To further study the characteristics of the inner structure of the plaques and thus gain some insight into the formation of SP, we performed the correlation function analysis again, but now exclusively over the cross-sectional area of the plaque confined to its interior. In this way, there are no surface effects on the calculation, so this analysis yields information only about the plaque’s inner structure. Over 500 images were collected; correlation function analysis of middle sections of plaques of diameters ranging from 20 to 90 μm (Fig. 3b) indicated that the average linear size of these pores or “pockets” of different density is, at most, only weakly diameter-dependent, being roughly 5 ± 2 μm (see the Inset of Fig. 3b). Double immunostaining using 4′, 6-diamidino-2-phenylindole for nuclei, LN-3 for microglia, or glial fibrillary acidic protein for astrocytes showed that these pores are infrequently occupied by cellular elements.

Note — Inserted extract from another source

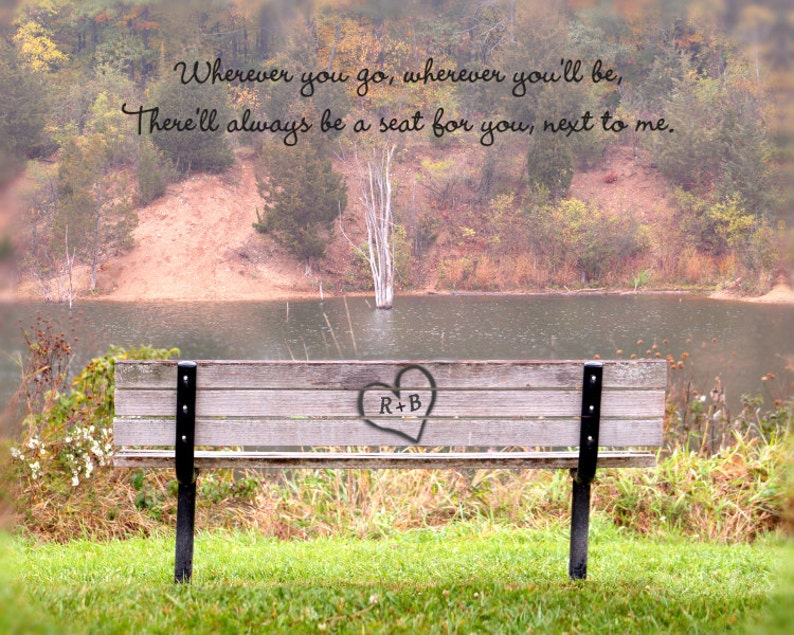 love gift personalized art print park bench carved heart image 0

Thus, these quantitative analyses of plaque structure revealed two new features not evident by qualitative inspection. A typical plaque consists of (i) a porous core with pores of a characteristic size and (ii) a diffuse ring whose density slowly decays from the center of mass of the SP. Recognition of these two features immediately leads to the question of how these structures are formed in the AD brain and what kind of mechanisms could produce such morphologies. Consideration of general principles of aggregation leads to several possibilities that depend on the diffusion constant of Aβ (4–8, 22–26). If the diffusion of the solute Aβ is slower than the speed of aggregation, the growth will occur at the tips of the aggregate, leading to a ramified tree-like structure belonging to the diffusion limited aggregation universality class (5–8, 22–26) rather than the structure observed. This case is very unlikely to occur in AD brains because, it is believed, aggregation is a slow process that may continue for years while the diffusion of Aβ in the brain is much faster. On the other hand, if the diffusion of Aβ is faster than the aggregation, then Aβ is equally likely to aggregate at any point on the surface of the SP. The outcome is a very compact spherical structure with only a few very small pores, belonging to the Eden universality class (5–8, 22–26), which is also quite different than the experimentally observed morphology. Physicochemical models based on nucleation-dependent polymerization, as suggested by Jarrett and Lansbury (27), would yield a compact object if the process is continued beyond the nucleation and growth steps.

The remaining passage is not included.